Problem statement: In your reply, write out the records exactly, each line intact.

** Input data follows **

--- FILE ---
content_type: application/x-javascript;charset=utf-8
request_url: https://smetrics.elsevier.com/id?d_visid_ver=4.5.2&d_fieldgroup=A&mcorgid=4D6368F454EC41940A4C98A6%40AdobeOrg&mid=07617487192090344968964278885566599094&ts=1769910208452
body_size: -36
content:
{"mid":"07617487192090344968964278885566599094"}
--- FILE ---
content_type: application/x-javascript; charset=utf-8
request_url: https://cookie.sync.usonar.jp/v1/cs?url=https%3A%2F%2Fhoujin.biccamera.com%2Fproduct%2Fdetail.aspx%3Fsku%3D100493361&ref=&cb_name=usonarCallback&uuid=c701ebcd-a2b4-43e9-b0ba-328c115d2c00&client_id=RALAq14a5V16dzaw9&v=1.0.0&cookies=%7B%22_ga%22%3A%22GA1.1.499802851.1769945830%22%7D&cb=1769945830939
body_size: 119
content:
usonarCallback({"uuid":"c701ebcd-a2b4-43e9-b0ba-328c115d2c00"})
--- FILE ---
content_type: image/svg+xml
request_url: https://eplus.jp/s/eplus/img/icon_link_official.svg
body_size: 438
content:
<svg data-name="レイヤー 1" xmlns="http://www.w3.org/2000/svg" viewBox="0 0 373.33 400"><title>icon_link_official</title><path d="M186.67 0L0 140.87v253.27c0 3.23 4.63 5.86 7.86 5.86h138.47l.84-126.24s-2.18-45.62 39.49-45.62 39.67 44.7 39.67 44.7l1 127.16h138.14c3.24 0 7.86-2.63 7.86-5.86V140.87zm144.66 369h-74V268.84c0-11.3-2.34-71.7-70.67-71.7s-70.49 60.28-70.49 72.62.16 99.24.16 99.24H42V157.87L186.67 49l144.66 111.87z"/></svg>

** End of Input data **

Exercise response:
--- FILE ---
content_type: application/x-javascript;charset=utf-8
request_url: https://smetrics.elsevier.com/id?d_visid_ver=4.5.2&d_fieldgroup=A&mcorgid=4D6368F454EC41940A4C98A6%40AdobeOrg&mid=07617487192090344968964278885566599094&ts=1769910208452
body_size: -36
content:
{"mid":"07617487192090344968964278885566599094"}
--- FILE ---
content_type: application/x-javascript; charset=utf-8
request_url: https://cookie.sync.usonar.jp/v1/cs?url=https%3A%2F%2Fhoujin.biccamera.com%2Fproduct%2Fdetail.aspx%3Fsku%3D100493361&ref=&cb_name=usonarCallback&uuid=c701ebcd-a2b4-43e9-b0ba-328c115d2c00&client_id=RALAq14a5V16dzaw9&v=1.0.0&cookies=%7B%22_ga%22%3A%22GA1.1.499802851.1769945830%22%7D&cb=1769945830939
body_size: 119
content:
usonarCallback({"uuid":"c701ebcd-a2b4-43e9-b0ba-328c115d2c00"})
--- FILE ---
content_type: image/svg+xml
request_url: https://eplus.jp/s/eplus/img/icon_link_official.svg
body_size: 438
content:
<svg data-name="レイヤー 1" xmlns="http://www.w3.org/2000/svg" viewBox="0 0 373.33 400"><title>icon_link_official</title><path d="M186.67 0L0 140.87v253.27c0 3.23 4.63 5.86 7.86 5.86h138.47l.84-126.24s-2.18-45.62 39.49-45.62 39.67 44.7 39.67 44.7l1 127.16h138.14c3.24 0 7.86-2.63 7.86-5.86V140.87zm144.66 369h-74V268.84c0-11.3-2.34-71.7-70.67-71.7s-70.49 60.28-70.49 72.62.16 99.24.16 99.24H42V157.87L186.67 49l144.66 111.87z"/></svg>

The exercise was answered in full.